Mozambique clashes send thousands fleeing to Malawi, and Angolan rebels say to resume armed struggle

Africa’s second-biggest crude producer pumps most of its 1.75 million barrels a day from off the coast of Cabinda

MORE than 6,000 Mozambicans have fled to neighbouring Malawi since mid-December to escape clashes between government forces and armed militants of the main opposition party Renamo, according to the United Nations Refugee Agency.

Most of the refugees are coming from the western coal-mining province of Tete, where government forces are battling armed militia of the Mozambique National Resistance, or Renamo, Tina Ghelli, UNHCR’s spokeswoman for southern Africa, said by phone on Friday from Pretoria, the South African capital.

“The number of people fleeing Mozambique has been increasing because of the clashes between Renamo and government forces,” Ghelli said. “The asylum seekers told us this.”

Almost all of the new arrivals are staying at Kapise village, about 100 kilometers (62 miles) south of Malawi’s capital, Lilongwe, UNHCR said in a statement on Thursday.

Mozambican government officials have visited Kapise at least three times since mid-January to discuss the possibility of returning the asylum seekers to Mozambique, according to the statement.

Renamo and the ruling Front for the Liberation of Mozambique, or Frelimo, fought a 16-year civil war that ended in 1992. Frelimo won the country’s first democratic elections two years later.

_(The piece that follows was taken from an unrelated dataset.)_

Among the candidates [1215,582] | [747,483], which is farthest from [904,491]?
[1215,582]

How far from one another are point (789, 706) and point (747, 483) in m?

The party has ruled the southeast African nation of 26 million people since the country’s 1975 independence from Portugal.

Cabinda wants independence

Meanwhile, in the second Lusophone country in southern Africa, rebels in Angola’s oil-rich Cabinda region said they’re resuming an armed campaign to gain independence for the enclave after the government failed to respond to its request for talks.

The Front for the Liberation of the Enclave of Cabinda, which has waged a low-level insurgency for autonomy for more than three decades, will adopt the “military way” until President Jose Eduardo Dos Santos’ administration agrees to “serious and concrete” dialogue, according to a statement published by Portuguese news agency Lusa.

Angola, Africa’s second-biggest crude producer, pumps most of its 1.75 million barrels a day from off the coast of Cabinda, which is separated from the country by a sliver of the Democratic Republic of Congo.

The Front for the Liberation of the Enclave of Cabinda came to prominence in January 2010, when it claimed responsibility for killing two members of the visiting Togolese soccer team during a tournament.

The Angolan government in July 2010 agreed to talks with the rebels after the separatists agreed to end their armed struggle.

Calls to the headquarters of the Angolan Armed Forces weren’t answered when Bloomberg sought comment on Friday.